===== Page text =====

- Venue: Velódromo Alcides Nieto Patiño, Cali
- Date: 26 February 2014
- Competitors: 20 from 20 nations

Medalists
| gold medal | Kelly Druyts | Belgium |
| silver medal | Katarzyna Pawłowska | Poland |
| bronze medal | Evgenia Romanyuta | Russia |

= 2014 UCI Track Cycling World Championships – Women's scratch =

The Women's scratch at the 2014 UCI Track Cycling World Championships was held on 26 February 2014. 20 cyclists participated in the event, which was contested over 40 laps, equating to a distance of 10 km.

==Results==
The race was started at 19:40.

=====

■ Given instruction A:
According to the page text, over how many laps was the women's scratch race contested?
■ Given instruction B:
In the entries, rewrite the lines as a JSON list of strings, one string per line with blank lines left out. Start at the line containing "What is the physical" and go through the line containing "3. the wooden cabinet at (x=401, y=288)".
The page text and the entries that follow it are unrelated material.

===== Data excerpts =====

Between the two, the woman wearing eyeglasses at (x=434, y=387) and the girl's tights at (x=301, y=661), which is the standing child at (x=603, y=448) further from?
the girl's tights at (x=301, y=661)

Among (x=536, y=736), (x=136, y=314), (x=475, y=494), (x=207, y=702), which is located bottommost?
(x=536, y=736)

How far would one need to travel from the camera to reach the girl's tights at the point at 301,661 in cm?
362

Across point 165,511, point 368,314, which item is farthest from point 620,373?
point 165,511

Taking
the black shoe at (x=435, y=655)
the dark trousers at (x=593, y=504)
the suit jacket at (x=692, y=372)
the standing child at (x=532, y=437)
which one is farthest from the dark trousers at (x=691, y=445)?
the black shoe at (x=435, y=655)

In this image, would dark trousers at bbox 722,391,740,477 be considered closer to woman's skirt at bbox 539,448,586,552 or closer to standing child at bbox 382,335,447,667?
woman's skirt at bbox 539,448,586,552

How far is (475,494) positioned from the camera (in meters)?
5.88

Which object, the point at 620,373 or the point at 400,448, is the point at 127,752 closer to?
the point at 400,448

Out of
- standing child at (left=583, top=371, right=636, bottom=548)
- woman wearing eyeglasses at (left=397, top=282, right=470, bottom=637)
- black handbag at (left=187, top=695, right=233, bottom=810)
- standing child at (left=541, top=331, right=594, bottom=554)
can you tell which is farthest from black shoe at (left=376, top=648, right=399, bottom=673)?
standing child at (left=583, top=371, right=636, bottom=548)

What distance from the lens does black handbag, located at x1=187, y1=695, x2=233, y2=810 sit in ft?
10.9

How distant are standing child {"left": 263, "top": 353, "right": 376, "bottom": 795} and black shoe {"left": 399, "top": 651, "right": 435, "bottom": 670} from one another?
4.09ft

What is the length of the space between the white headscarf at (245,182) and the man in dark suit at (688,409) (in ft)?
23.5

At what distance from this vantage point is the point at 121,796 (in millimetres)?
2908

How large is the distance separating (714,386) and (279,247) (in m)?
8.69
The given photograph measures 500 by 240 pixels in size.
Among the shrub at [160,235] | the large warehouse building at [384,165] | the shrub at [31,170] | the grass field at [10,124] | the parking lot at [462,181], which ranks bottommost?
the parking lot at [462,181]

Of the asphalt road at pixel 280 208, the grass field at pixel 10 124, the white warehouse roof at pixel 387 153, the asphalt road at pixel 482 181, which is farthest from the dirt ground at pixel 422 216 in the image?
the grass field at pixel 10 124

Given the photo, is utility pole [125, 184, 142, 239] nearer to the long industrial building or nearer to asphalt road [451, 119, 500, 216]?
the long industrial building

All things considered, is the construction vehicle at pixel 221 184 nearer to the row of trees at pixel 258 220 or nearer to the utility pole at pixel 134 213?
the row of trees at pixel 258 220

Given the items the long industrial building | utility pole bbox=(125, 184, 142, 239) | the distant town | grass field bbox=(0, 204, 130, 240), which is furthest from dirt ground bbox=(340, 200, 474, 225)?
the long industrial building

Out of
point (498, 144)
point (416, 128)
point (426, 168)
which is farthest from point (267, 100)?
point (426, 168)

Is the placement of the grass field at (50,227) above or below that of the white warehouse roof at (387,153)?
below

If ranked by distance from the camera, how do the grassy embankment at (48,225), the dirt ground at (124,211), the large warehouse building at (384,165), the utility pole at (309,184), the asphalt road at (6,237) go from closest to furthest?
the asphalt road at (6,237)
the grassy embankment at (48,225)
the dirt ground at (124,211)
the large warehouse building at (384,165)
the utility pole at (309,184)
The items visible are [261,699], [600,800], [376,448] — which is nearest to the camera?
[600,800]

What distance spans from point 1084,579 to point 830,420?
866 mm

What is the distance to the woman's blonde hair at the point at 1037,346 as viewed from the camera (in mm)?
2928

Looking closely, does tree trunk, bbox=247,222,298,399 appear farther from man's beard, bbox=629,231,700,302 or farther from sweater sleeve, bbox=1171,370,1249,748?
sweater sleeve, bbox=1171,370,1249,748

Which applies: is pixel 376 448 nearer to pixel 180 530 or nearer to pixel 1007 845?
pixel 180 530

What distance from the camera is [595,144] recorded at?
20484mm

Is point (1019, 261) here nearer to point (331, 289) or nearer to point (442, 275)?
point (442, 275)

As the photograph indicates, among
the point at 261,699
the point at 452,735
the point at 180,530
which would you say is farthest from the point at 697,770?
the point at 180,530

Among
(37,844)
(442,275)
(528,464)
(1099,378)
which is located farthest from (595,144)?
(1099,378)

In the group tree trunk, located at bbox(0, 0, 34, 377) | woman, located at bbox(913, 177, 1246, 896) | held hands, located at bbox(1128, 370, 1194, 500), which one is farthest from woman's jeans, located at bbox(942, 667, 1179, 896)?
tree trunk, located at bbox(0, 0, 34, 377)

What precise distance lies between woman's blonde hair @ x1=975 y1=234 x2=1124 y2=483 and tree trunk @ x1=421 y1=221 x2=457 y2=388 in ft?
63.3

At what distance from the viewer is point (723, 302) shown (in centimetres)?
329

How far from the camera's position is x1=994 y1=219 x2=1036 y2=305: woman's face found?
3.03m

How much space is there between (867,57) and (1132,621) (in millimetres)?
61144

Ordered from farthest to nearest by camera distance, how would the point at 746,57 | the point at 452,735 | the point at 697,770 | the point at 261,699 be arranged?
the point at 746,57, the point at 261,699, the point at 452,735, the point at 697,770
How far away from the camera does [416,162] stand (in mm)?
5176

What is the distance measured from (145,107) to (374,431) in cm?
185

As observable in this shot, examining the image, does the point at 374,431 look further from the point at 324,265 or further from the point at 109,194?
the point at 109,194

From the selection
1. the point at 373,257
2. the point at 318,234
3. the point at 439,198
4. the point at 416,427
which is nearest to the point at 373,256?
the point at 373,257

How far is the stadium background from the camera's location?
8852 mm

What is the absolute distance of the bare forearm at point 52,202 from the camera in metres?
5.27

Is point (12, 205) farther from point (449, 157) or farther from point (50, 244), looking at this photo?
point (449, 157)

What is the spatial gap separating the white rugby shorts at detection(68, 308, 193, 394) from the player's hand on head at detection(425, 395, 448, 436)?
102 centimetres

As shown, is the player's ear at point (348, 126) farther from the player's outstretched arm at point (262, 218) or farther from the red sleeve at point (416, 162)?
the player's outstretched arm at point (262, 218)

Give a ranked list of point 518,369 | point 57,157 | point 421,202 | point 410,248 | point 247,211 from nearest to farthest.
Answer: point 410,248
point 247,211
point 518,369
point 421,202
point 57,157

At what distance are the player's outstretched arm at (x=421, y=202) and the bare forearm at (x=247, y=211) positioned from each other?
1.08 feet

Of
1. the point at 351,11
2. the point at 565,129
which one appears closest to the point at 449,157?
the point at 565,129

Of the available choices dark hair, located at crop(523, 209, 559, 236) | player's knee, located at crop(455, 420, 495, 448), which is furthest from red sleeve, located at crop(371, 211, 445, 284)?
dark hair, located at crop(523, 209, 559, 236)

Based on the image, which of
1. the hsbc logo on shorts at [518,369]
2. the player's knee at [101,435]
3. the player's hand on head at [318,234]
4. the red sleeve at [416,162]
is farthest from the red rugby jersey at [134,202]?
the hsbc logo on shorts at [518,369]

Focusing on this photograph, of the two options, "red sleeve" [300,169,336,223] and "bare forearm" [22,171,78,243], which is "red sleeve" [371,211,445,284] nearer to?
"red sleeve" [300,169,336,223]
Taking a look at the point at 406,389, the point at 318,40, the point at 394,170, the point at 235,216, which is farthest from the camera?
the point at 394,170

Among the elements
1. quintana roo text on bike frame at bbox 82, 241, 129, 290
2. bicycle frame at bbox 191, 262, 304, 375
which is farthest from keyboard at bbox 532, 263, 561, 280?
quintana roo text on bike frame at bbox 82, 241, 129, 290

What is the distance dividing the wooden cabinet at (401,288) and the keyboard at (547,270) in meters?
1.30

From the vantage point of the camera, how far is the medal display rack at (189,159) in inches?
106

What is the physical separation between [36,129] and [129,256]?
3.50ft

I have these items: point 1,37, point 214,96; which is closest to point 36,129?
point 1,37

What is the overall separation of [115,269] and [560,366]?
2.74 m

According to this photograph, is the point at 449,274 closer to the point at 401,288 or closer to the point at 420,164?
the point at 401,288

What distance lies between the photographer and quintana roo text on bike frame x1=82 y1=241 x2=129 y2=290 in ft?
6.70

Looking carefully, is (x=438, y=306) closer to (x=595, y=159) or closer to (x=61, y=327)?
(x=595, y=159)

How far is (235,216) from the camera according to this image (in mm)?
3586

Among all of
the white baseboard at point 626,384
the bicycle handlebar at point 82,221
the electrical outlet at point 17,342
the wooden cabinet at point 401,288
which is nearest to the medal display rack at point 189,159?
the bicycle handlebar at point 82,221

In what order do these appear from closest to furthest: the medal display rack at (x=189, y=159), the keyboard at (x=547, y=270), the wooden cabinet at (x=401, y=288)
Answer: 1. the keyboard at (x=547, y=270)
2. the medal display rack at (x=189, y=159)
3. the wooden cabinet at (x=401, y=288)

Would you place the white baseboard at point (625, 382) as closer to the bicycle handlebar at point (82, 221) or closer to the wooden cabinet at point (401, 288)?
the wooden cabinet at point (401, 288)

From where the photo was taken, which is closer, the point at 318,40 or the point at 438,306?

=====

■ Exercise response A:
40 laps.

■ Exercise response B:
[
  "What is the physical separation between [36,129] and [129,256]?",
  "3.50ft",
  "I have these items: point 1,37, point 214,96; which is closest to point 36,129?",
  "point 1,37",
  "What is the overall separation of [115,269] and [560,366]?",
  "2.74 m",
  "According to this photograph, is the point at 449,274 closer to the point at 401,288 or closer to the point at 420,164?",
  "the point at 401,288",
  "What distance lies between the photographer and quintana roo text on bike frame x1=82 y1=241 x2=129 y2=290 in ft?",
  "6.70",
  "Looking carefully, is (x=438, y=306) closer to (x=595, y=159) or closer to (x=61, y=327)?",
  "(x=595, y=159)",
  "How far is (235,216) from the camera according to this image (in mm)?",
  "3586",
  "Among all of",
  "the white baseboard at point 626,384",
  "the bicycle handlebar at point 82,221",
  "the electrical outlet at point 17,342",
  "the wooden cabinet at point 401,288",
  "which is nearest to the medal display rack at point 189,159?",
  "the bicycle handlebar at point 82,221",
  "In what order do these appear from closest to furthest: the medal display rack at (x=189, y=159), the keyboard at (x=547, y=270), the wooden cabinet at (x=401, y=288)",
  "Answer: 1. the keyboard at (x=547, y=270)",
  "2. the medal display rack at (x=189, y=159)",
  "3. the wooden cabinet at (x=401, y=288)"
]